WHAT THE TASK REQUIRES ▸ All that is wanted is the exact lines from the first line of the data below through the line with "800mm | 32mm |", both ends included, with pictures omitted.

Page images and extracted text
-- Opening Marker --

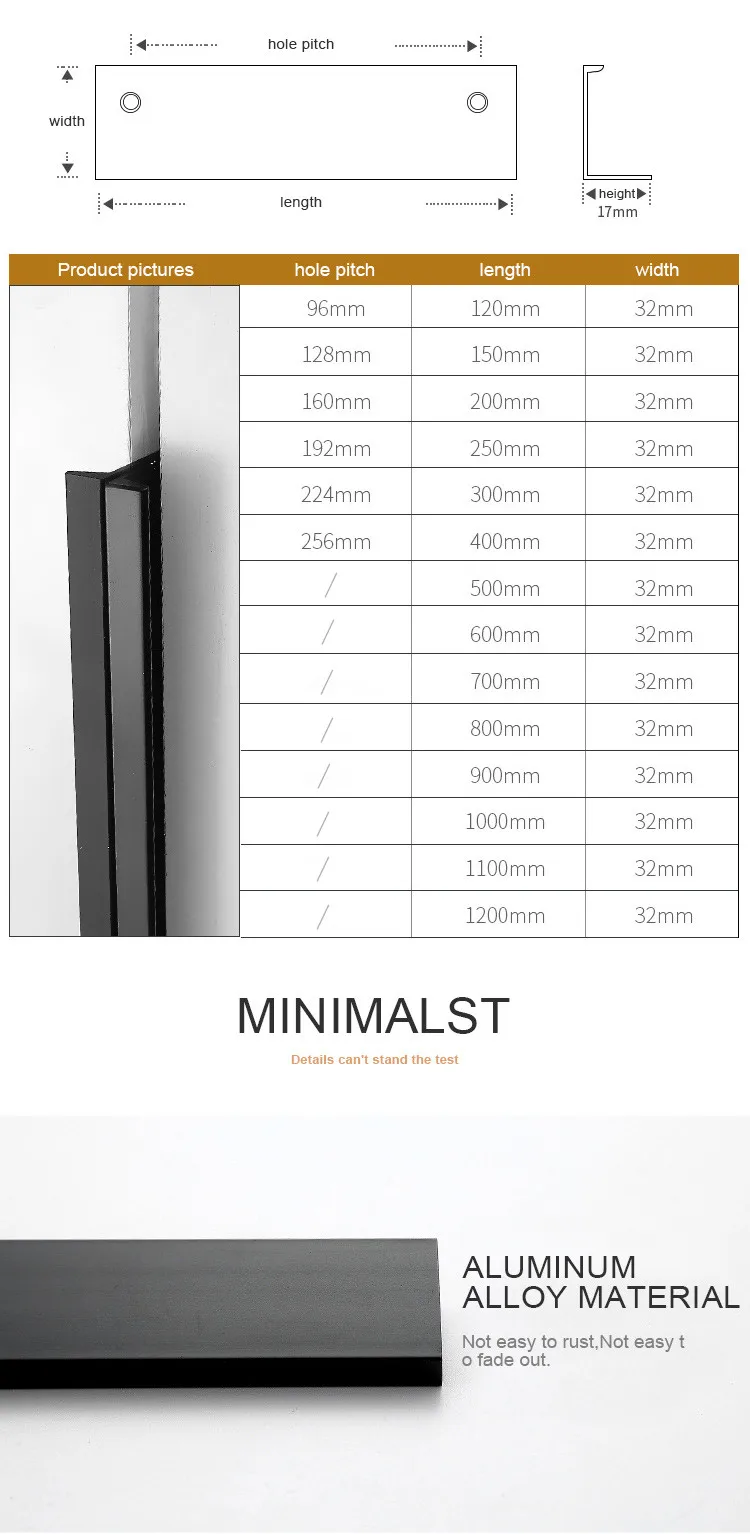 hole pitch

width

length

height
17mm

| Product pictures | hole pitch | length | width |
|---|---|---|---|
| | 96mm | 120mm | 32mm |
| | 128mm | 150mm | 32mm |
| | 160mm | 200mm | 32mm |
| | 192mm | 250mm | 32mm |
| | 224mm | 300mm | 32mm |
| | 256mm | 400mm | 32mm |
| | / | 500mm | 32mm |
| | / | 600mm | 32mm |
| | / | 700mm | 32mm |
| | / | 800mm | 32mm |
| | / | 900mm | 32mm |
| | / | 1000mm | 32mm |
| | / | 1100mm | 32mm |
| | / | 1200mm | 32mm |

MINIMALST

Details can't stand the test

ALUMINUM ALLOY MATERIAL

Not easy to rust,Not easy t o fade out.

-- Closing Marker --

OUTPUT FOR THIS EXERCISE ▸
 hole pitch

width

length

height
17mm

| Product pictures | hole pitch | length | width |
|---|---|---|---|
| | 96mm | 120mm | 32mm |
| | 128mm | 150mm | 32mm |
| | 160mm | 200mm | 32mm |
| | 192mm | 250mm | 32mm |
| | 224mm | 300mm | 32mm |
| | 256mm | 400mm | 32mm |
| | / | 500mm | 32mm |
| | / | 600mm | 32mm |
| | / | 700mm | 32mm |
| | / | 800mm | 32mm |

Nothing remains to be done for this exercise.